Keep the wording of every entry intact in your copy, and omit the pictures.

[MATERIAL SHOWN]

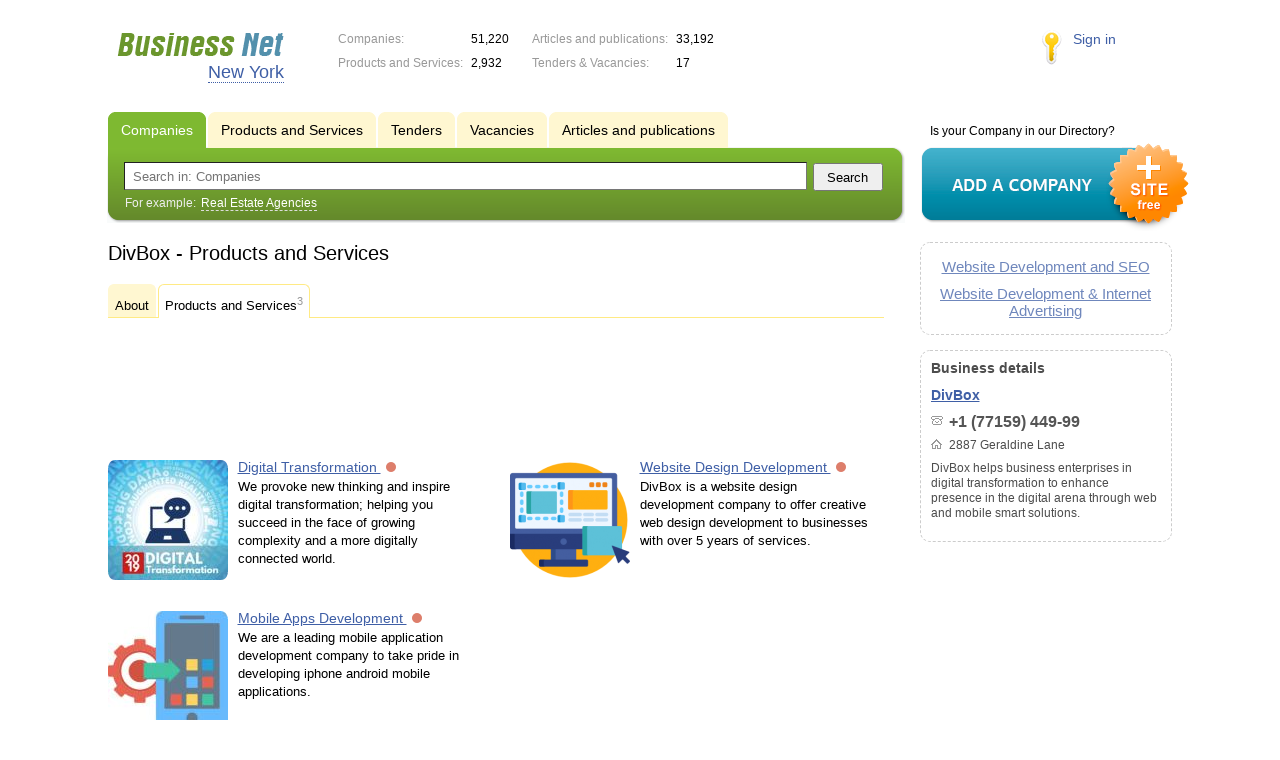

--- FILE ---
content_type: text/html; charset=utf-8
request_url: https://www.google.com/recaptcha/api2/aframe
body_size: 267
content:
<!DOCTYPE HTML><html><head><meta http-equiv="content-type" content="text/html; charset=UTF-8"></head><body><script nonce="BgLO20XaMhXaAzhdpZ_fcQ">/** Anti-fraud and anti-abuse applications only. See google.com/recaptcha */ try{var clients={'sodar':'https://pagead2.googlesyndication.com/pagead/sodar?'};window.addEventListener("message",function(a){try{if(a.source===window.parent){var b=JSON.parse(a.data);var c=clients[b['id']];if(c){var d=document.createElement('img');d.src=c+b['params']+'&rc='+(localStorage.getItem("rc::a")?sessionStorage.getItem("rc::b"):"");window.document.body.appendChild(d);sessionStorage.setItem("rc::e",parseInt(sessionStorage.getItem("rc::e")||0)+1);localStorage.setItem("rc::h",'1769914702913');}}}catch(b){}});window.parent.postMessage("_grecaptcha_ready", "*");}catch(b){}</script></body></html>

[/MATERIAL SHOWN]

* ANSWER FOR THIS EXERCISE:
--- FILE ---
content_type: text/html; charset=utf-8
request_url: https://www.google.com/recaptcha/api2/aframe
body_size: 267
content:
<!DOCTYPE HTML><html><head><meta http-equiv="content-type" content="text/html; charset=UTF-8"></head><body><script nonce="BgLO20XaMhXaAzhdpZ_fcQ">/** Anti-fraud and anti-abuse applications only. See google.com/recaptcha */ try{var clients={'sodar':'https://pagead2.googlesyndication.com/pagead/sodar?'};window.addEventListener("message",function(a){try{if(a.source===window.parent){var b=JSON.parse(a.data);var c=clients[b['id']];if(c){var d=document.createElement('img');d.src=c+b['params']+'&rc='+(localStorage.getItem("rc::a")?sessionStorage.getItem("rc::b"):"");window.document.body.appendChild(d);sessionStorage.setItem("rc::e",parseInt(sessionStorage.getItem("rc::e")||0)+1);localStorage.setItem("rc::h",'1769914702913');}}}catch(b){}});window.parent.postMessage("_grecaptcha_ready", "*");}catch(b){}</script></body></html>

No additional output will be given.